DATA TO PROCESS.

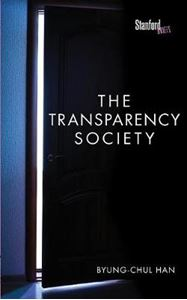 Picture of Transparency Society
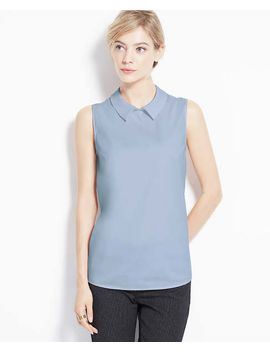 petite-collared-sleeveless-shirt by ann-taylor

--

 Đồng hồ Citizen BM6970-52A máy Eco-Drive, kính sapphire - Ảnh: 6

==

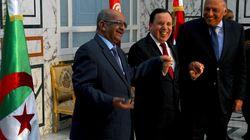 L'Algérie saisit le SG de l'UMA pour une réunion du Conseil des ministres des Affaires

EXERCISE DIRECTIONS. Leaving pictures out, output the lines of the data above from the one with "Picture of Transparency Society" through the one with "petite-collared-sleeveless-shirt by ann-taylor", word for word.

TASK OUTPUT.
 Picture of Transparency Society
 petite-collared-sleeveless-shirt by ann-taylor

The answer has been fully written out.